Антон, не глядя, достал миску и протянул ее Камчаткиной.
– Ой! Тут чья-то косметика… – удивилась Крис. – Лен! Вроде твоя…
Третьякова резко выхватила из ее рук свою косметичку и сказала:
– Что-то мне не хочется оладьев, Криска. – Потом она подошла к Шурику, потрясла перед его носом нарядной сумочкой и, кривляясь, произнесла: – Ка-а-ак пойду сейчас, ка-а-а-к накрашусь! Ресницы сделаю, как у нее, до бровей! – Она показала на Аню и вышла из комнаты.
– Что это с ней? – удивился Масляков, а Крис, тоже не сумевшая оценить ситуацию ввиду собственного отличного настроения, спросила оставшихся в кухне:
– А вы? Надеюсь, вы не откажетесь от вкусненького?
– Может, бутербродами как-нибудь перебьемся? – ответил за всех Шурик. – Поздно уже. Скоро одиннадцать.
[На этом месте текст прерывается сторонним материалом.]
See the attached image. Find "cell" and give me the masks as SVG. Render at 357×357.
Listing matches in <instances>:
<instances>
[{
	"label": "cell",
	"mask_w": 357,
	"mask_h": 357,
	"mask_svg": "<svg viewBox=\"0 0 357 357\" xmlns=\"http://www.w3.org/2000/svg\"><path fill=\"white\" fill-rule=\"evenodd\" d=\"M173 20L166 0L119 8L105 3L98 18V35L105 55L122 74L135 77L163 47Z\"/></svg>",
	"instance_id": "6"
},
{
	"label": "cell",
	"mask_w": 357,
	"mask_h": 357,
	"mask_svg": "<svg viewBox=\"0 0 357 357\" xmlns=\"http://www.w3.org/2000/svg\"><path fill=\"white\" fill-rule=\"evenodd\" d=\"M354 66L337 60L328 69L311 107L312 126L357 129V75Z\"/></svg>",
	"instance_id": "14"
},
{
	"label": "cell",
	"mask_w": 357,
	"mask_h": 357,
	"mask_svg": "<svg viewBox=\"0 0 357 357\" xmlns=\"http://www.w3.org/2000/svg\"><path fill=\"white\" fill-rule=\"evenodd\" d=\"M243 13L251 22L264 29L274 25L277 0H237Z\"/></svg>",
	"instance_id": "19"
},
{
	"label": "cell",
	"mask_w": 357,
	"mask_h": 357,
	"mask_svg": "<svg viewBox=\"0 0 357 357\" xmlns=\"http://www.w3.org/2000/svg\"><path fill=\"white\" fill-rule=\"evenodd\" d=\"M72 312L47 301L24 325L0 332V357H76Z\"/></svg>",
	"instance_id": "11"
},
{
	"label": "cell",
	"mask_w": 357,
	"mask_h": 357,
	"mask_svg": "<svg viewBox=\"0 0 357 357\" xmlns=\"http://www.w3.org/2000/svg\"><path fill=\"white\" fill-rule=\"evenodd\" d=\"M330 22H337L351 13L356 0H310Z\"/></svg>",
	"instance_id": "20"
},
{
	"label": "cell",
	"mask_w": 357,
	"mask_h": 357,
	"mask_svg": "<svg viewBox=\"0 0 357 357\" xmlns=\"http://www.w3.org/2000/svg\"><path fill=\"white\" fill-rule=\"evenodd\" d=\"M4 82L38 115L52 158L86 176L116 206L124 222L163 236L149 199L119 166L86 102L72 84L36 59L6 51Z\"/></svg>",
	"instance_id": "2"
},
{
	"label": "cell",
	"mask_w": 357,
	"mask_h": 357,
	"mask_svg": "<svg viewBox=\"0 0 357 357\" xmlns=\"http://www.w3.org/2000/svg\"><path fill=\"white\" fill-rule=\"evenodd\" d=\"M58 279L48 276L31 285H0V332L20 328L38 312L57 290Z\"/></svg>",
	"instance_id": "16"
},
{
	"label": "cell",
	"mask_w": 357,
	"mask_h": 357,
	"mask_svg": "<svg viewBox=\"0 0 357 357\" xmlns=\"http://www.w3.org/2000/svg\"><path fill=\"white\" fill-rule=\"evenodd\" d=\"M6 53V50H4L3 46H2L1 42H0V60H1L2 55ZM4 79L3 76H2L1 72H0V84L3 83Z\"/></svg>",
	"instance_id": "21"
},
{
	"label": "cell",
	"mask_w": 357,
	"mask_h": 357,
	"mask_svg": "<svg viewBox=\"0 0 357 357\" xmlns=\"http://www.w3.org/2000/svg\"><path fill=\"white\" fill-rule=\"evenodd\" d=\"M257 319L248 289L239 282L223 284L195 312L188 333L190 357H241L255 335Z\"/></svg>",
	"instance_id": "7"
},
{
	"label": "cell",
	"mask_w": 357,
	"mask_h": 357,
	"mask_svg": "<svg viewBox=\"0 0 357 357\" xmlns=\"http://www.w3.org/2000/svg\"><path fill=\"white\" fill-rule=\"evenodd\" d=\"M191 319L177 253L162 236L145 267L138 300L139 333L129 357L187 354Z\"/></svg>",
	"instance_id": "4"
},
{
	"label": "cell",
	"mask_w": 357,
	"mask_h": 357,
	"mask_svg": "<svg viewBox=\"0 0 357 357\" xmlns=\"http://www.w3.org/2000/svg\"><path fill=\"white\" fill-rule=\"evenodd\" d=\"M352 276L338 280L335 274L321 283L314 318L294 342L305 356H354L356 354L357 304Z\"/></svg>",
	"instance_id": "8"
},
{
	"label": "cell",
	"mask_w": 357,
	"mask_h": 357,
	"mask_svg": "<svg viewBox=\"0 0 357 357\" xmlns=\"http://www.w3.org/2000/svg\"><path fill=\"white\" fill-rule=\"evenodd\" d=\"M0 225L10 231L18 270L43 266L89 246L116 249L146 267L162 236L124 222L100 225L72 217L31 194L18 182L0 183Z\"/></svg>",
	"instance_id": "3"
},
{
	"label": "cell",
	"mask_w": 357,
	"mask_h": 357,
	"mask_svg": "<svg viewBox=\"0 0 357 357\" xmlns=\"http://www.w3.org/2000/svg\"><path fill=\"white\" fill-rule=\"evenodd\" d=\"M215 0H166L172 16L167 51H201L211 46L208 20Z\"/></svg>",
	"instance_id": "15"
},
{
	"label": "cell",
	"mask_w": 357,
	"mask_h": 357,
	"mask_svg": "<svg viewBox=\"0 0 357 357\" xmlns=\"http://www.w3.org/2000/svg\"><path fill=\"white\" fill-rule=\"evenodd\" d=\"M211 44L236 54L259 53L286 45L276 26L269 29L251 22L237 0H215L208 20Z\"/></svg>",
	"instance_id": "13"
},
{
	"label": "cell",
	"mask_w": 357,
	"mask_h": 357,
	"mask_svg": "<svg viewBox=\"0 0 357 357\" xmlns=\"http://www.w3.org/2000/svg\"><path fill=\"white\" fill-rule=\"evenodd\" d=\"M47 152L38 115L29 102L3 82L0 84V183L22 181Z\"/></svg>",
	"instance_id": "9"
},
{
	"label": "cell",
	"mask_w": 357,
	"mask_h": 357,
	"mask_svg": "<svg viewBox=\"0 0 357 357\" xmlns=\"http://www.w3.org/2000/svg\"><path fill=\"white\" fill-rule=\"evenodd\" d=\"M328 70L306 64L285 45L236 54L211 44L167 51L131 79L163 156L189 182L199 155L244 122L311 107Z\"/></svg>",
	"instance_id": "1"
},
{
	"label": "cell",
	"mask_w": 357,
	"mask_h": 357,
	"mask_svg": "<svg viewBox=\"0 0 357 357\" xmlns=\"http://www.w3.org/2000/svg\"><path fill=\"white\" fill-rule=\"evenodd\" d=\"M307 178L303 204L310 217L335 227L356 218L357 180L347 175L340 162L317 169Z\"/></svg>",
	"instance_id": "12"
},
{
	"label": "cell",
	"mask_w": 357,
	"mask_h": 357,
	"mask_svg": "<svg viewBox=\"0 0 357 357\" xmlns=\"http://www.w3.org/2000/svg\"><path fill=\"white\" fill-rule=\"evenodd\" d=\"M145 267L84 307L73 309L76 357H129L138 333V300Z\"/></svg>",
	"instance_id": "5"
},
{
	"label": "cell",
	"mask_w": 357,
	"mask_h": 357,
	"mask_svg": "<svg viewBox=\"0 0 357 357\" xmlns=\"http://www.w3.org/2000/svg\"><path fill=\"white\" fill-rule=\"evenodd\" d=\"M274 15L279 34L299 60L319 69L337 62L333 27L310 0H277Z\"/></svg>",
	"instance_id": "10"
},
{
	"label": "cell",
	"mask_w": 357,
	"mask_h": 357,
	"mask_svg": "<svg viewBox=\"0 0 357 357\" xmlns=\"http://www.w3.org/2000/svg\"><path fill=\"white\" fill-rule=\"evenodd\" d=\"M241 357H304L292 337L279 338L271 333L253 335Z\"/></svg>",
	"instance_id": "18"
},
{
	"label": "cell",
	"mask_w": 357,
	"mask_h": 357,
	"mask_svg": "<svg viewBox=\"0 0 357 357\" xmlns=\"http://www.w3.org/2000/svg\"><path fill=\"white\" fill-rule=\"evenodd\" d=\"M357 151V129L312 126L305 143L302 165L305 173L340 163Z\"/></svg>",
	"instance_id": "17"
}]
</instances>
– Вообще-то… да… – согласилась Крис. Она была так довольна тем, что Масляков наконец без всякого выпендрежа объяснился ей в любви, что продолжала не замечать напряженных лиц своих друзей. – Ну ладно! – ничуть не огорчилась она, что оладьев никто не захотел. – Я вам утром сделаю!
– Да и бутерброды, я думаю, сейчас в горло не полезут, – заметил Соленко. – Не пойти ли нам спать? Говорят, утро вечера мудренее. Может, утром все как-нибудь само собой станет на свои места.
– Ну конечно! – весело согласилась с ним Крис, которая все-таки вспомнила, что Соленко с Лихачевым поссорились. – Завтра вы на все посмотрите совершенно другими глазами! Вот увидите!
– Твоими бы устами, Криска, да мед пить, – сказал Володя и, подхватив свою сумку, направился в «мужскую» комнату.
– Кстати, Шурик! Ты обещал нас закрыть этой ночью по всем правилам домика Наф-Нафа! – не унималась Камчаткина. – Твой братан так и не вернулся, телефоны не обнаружились, так что, будь любезен, обеспечь нам безопасность!
Шурик, тяжело припадая на больную ногу, взял ключ от ставен, который все это время так и лежал в кухне на окне, и вышел из домика.